[Start]
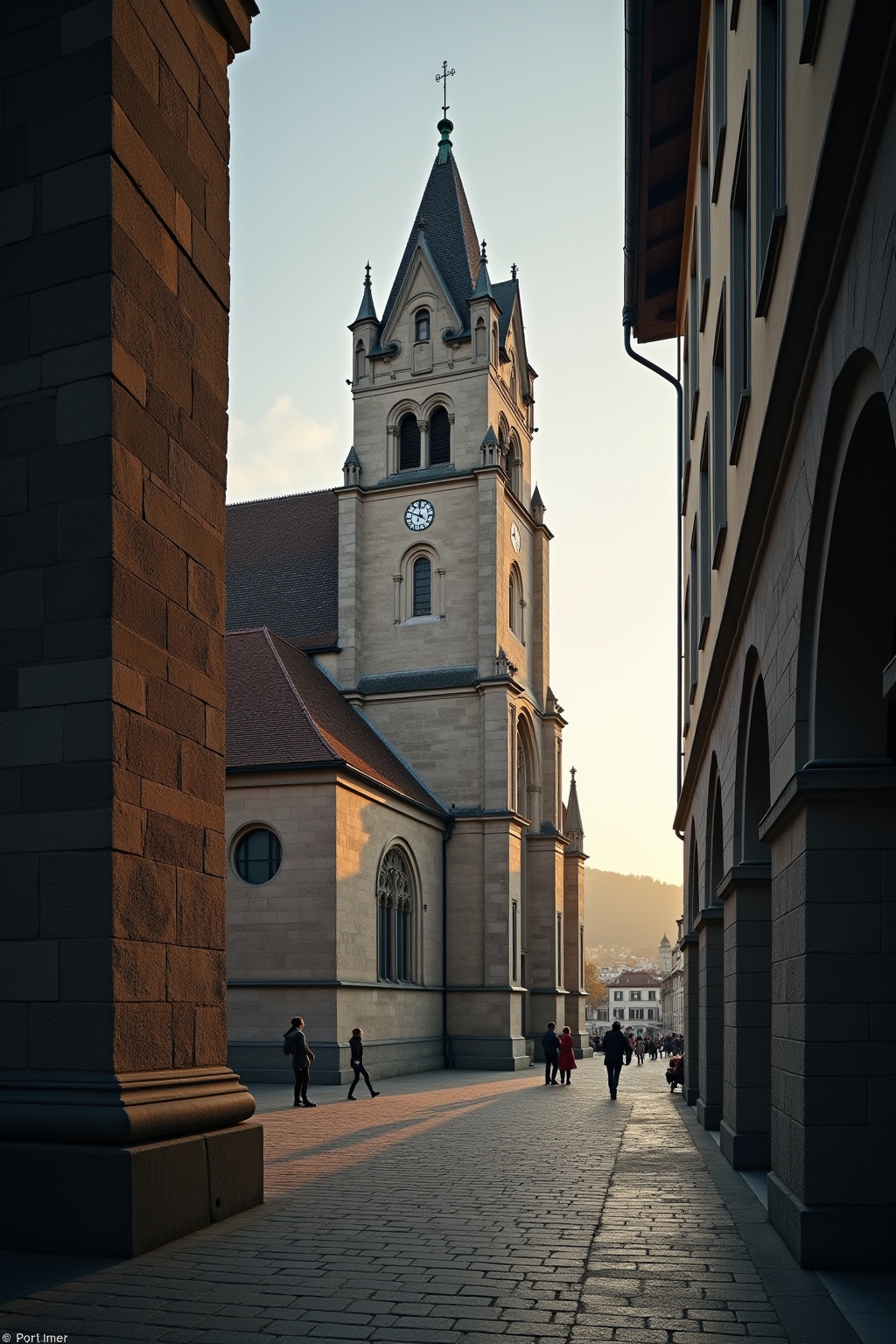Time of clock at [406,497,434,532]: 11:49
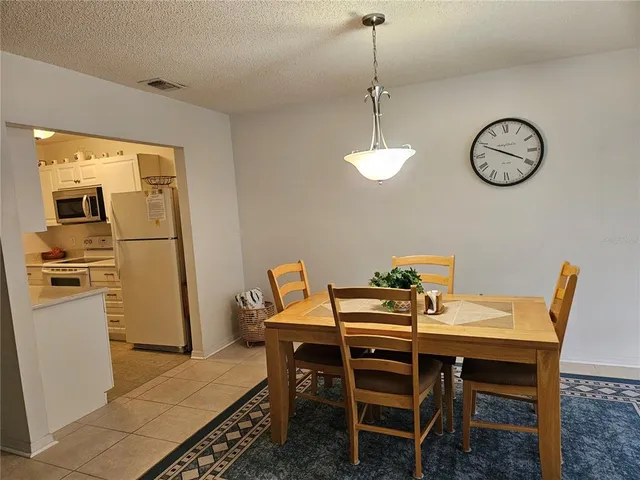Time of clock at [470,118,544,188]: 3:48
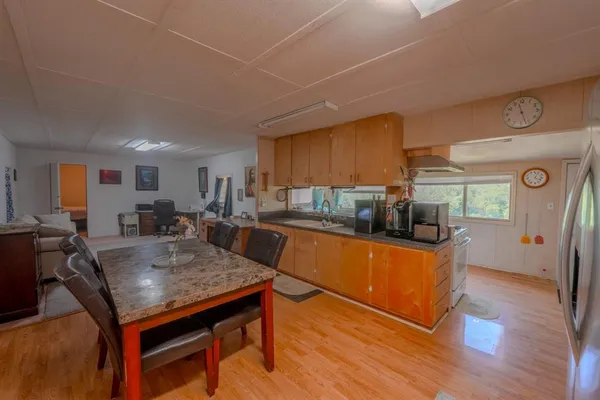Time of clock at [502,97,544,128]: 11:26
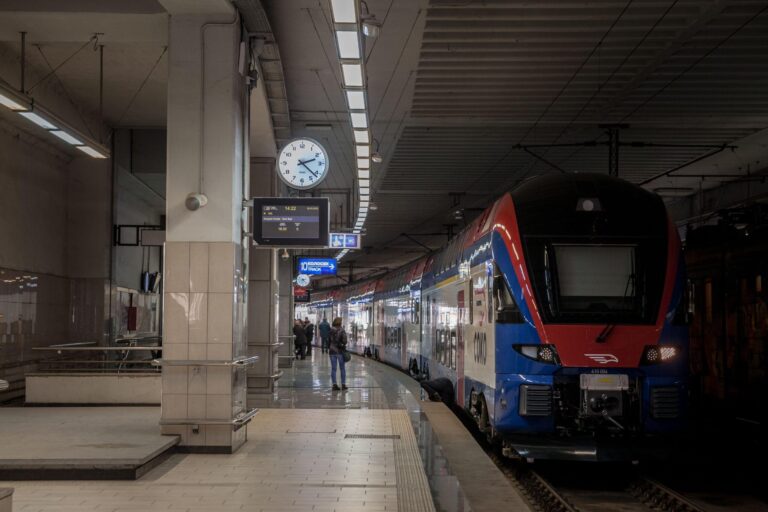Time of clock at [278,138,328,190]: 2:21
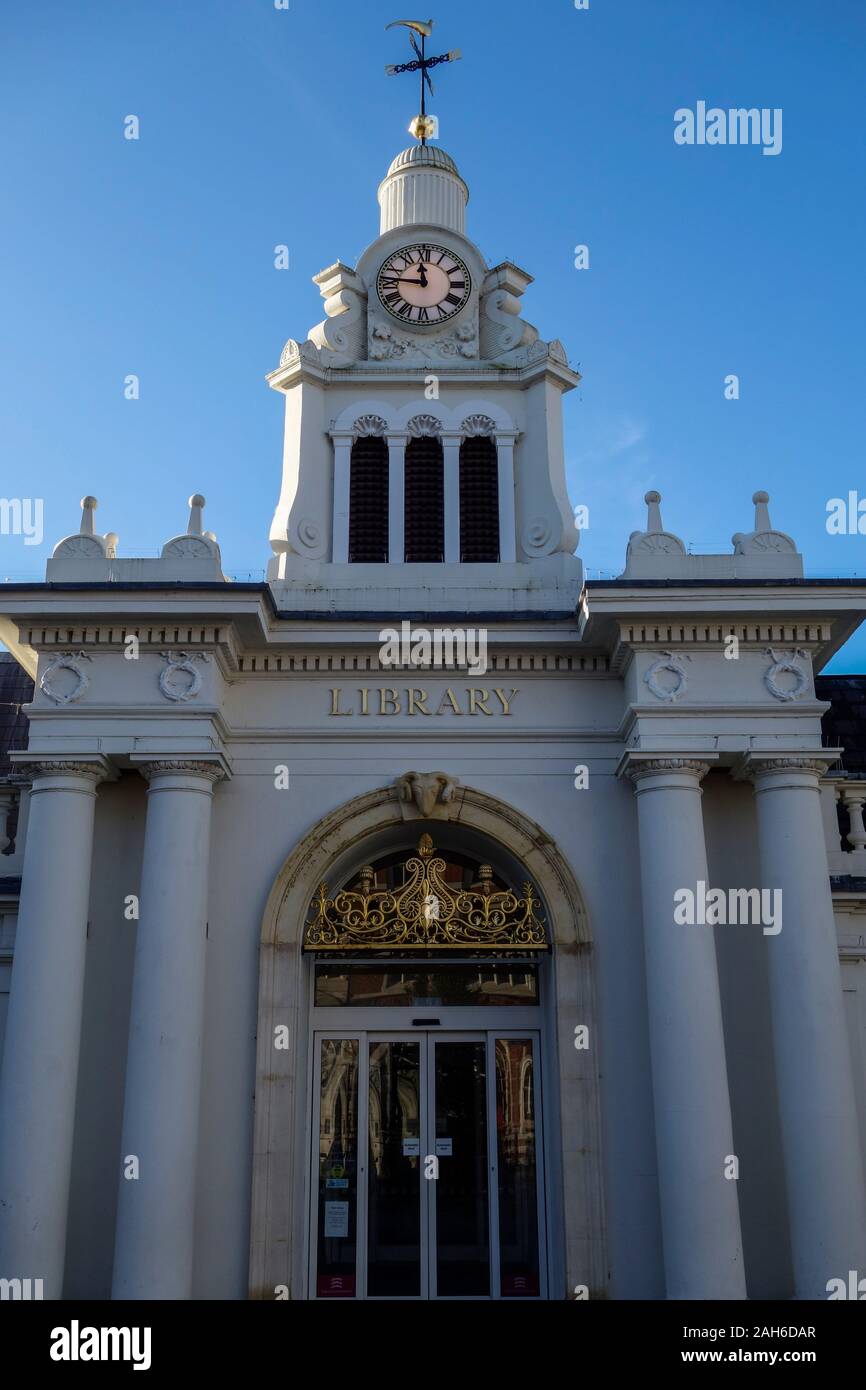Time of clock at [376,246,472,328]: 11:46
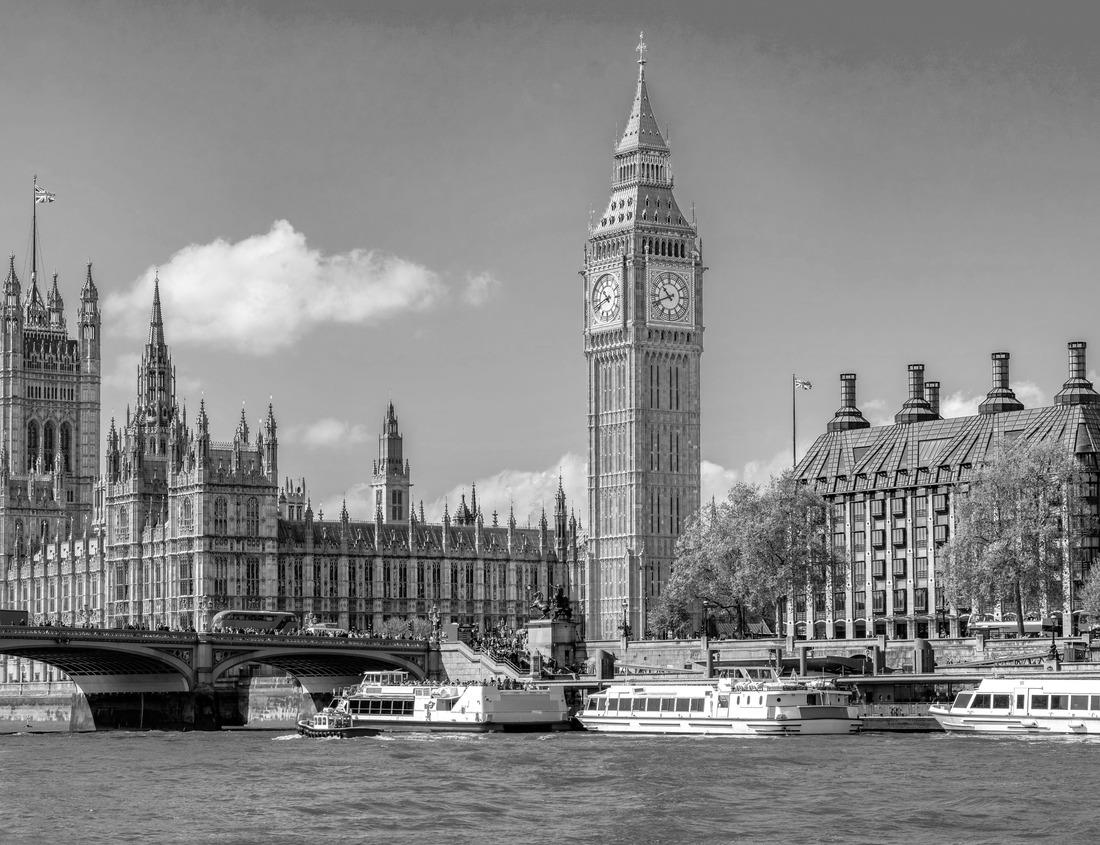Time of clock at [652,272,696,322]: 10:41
[End]
EXERCISE DIRECTIONS -> Recast the lines from the one containing "Time of clock at [502,97,544,128]: 11:26" through the end of the records as a JSON list of strings, one string per line and no strings for blank lines. Leave the pictures out.

SOLUTION TO THE PROBLEM ->
[
  "Time of clock at [502,97,544,128]: 11:26",
  "Time of clock at [278,138,328,190]: 2:21",
  "Time of clock at [376,246,472,328]: 11:46",
  "Time of clock at [652,272,696,322]: 10:41"
]